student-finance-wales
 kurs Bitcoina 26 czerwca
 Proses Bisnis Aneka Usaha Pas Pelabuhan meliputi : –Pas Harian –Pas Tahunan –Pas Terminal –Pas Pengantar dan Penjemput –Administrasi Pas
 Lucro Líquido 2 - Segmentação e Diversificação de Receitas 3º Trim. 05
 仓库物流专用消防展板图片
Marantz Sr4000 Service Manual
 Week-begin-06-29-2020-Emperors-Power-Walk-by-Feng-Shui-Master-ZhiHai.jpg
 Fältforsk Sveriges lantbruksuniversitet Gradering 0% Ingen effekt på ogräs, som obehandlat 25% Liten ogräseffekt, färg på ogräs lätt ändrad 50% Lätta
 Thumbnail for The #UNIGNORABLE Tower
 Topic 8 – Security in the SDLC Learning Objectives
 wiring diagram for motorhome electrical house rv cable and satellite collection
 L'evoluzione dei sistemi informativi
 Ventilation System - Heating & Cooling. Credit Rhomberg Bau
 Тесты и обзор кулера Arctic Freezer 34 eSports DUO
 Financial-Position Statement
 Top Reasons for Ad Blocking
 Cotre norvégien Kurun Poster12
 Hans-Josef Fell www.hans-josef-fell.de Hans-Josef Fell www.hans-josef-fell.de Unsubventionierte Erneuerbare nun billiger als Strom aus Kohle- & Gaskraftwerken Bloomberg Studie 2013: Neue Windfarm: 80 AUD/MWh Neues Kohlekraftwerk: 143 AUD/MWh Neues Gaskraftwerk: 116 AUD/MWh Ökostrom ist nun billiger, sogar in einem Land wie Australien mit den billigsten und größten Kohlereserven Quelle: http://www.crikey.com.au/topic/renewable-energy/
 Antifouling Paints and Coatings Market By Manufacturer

....................

= GOAL OF THE EXERCISE =
Write the "Proses Bisnis Aneka" line and all later lines exactly. Stop at the end of the data.

= ANSWER FOR THE TASK =
 Proses Bisnis Aneka Usaha Pas Pelabuhan meliputi : –Pas Harian –Pas Tahunan –Pas Terminal –Pas Pengantar dan Penjemput –Administrasi Pas
 Lucro Líquido 2 - Segmentação e Diversificação de Receitas 3º Trim. 05
 仓库物流专用消防展板图片
Marantz Sr4000 Service Manual
 Week-begin-06-29-2020-Emperors-Power-Walk-by-Feng-Shui-Master-ZhiHai.jpg
 Fältforsk Sveriges lantbruksuniversitet Gradering 0% Ingen effekt på ogräs, som obehandlat 25% Liten ogräseffekt, färg på ogräs lätt ändrad 50% Lätta
 Thumbnail for The #UNIGNORABLE Tower
 Topic 8 – Security in the SDLC Learning Objectives
 wiring diagram for motorhome electrical house rv cable and satellite collection
 L'evoluzione dei sistemi informativi
 Ventilation System - Heating & Cooling. Credit Rhomberg Bau
 Тесты и обзор кулера Arctic Freezer 34 eSports DUO
 Financial-Position Statement
 Top Reasons for Ad Blocking
 Cotre norvégien Kurun Poster12
 Hans-Josef Fell www.hans-josef-fell.de Hans-Josef Fell www.hans-josef-fell.de Unsubventionierte Erneuerbare nun billiger als Strom aus Kohle- & Gaskraftwerken Bloomberg Studie 2013: Neue Windfarm: 80 AUD/MWh Neues Kohlekraftwerk: 143 AUD/MWh Neues Gaskraftwerk: 116 AUD/MWh Ökostrom ist nun billiger, sogar in einem Land wie Australien mit den billigsten und größten Kohlereserven Quelle: http://www.crikey.com.au/topic/renewable-energy/
 Antifouling Paints and Coatings Market By Manufacturer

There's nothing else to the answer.